Text for analysis
>>>>>

So eventually I want to model my data as a mixture of reactions to the appearance of the target and as ‘anticipatory’ responses. With the model we’ve been discussing above, I am isolating the ‘anticipatory’ part for now.

Ah, neat, then you’re exploring stuff that’s in the same ballpark as my MSc work (Lawrence & Klein, 2013; JEP:Gen) and work that my advisor’s lab is continuing to do (they’re mostly doing elaborations of Kingstone’s cue-identity paradigm; ex here and here).

2 Likes

Is there a standard approach to modeling early responses in these temporal cuing paradigms, or are they typically just discarded? Our original plan was to just discard responses that were early, but there were so many obviously early responses we couldn’t ignore them, and there are plenty of responses that happen so soon after target onset that they mess up straightforward attempts to fit the RT distribution.

Using a simple cutoff and tossing RTs that are “too fast” is lamentably the most common thing (at least when I last had a good sense of the field, which is getting dated). But a proper mixture model would certainly be best.

So if I understand your paradigm, you should have data whereby you have a cued-time, a target time, and a response time, where the target times have a mean of the cued time but variability around that time so they can appear a bit ahead or behind. With simple detection as a response, you of course observe anticipations and wish to let your model capture those as such. Wouldn’t a simple mixture model suffice then?

<<<<<

Try it
Please answer from the thread on modeling early responses: what is the most common way of dealing with responses that are "too fast"? The listing comes from a separate source.

Data provided
>>>>>

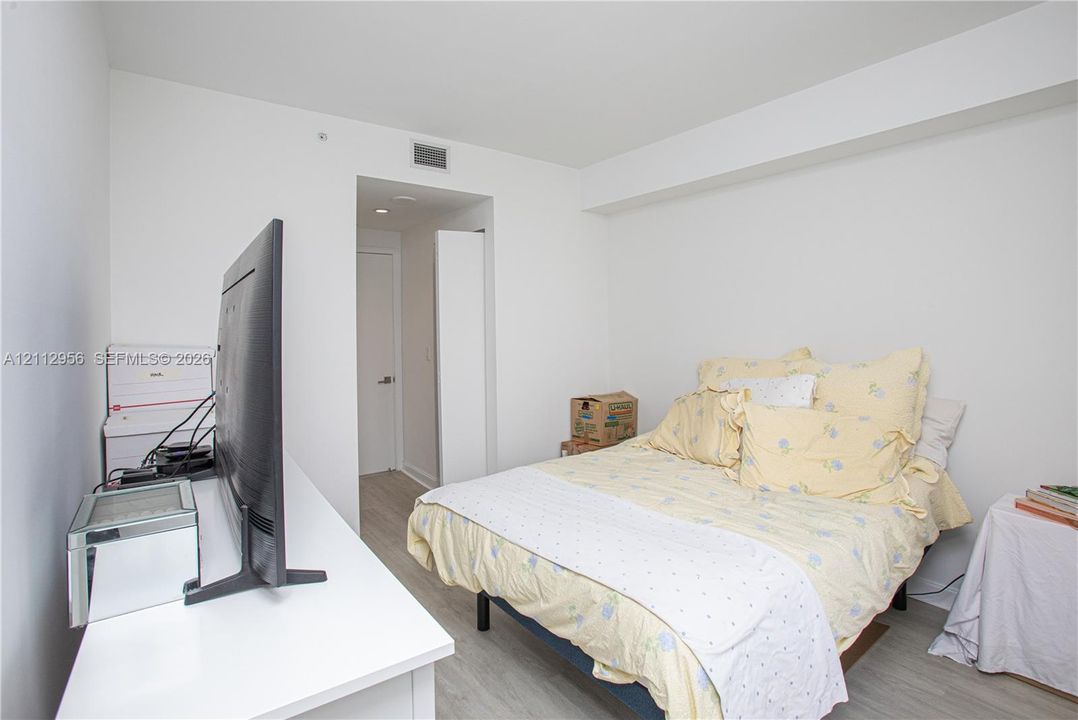 Interior space featuring neutral wall paint, wood-finish flooring, and a solid-core interior door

<<<<<

Response to this task
Using a simple cutoff and tossing out the RTs that are too fast.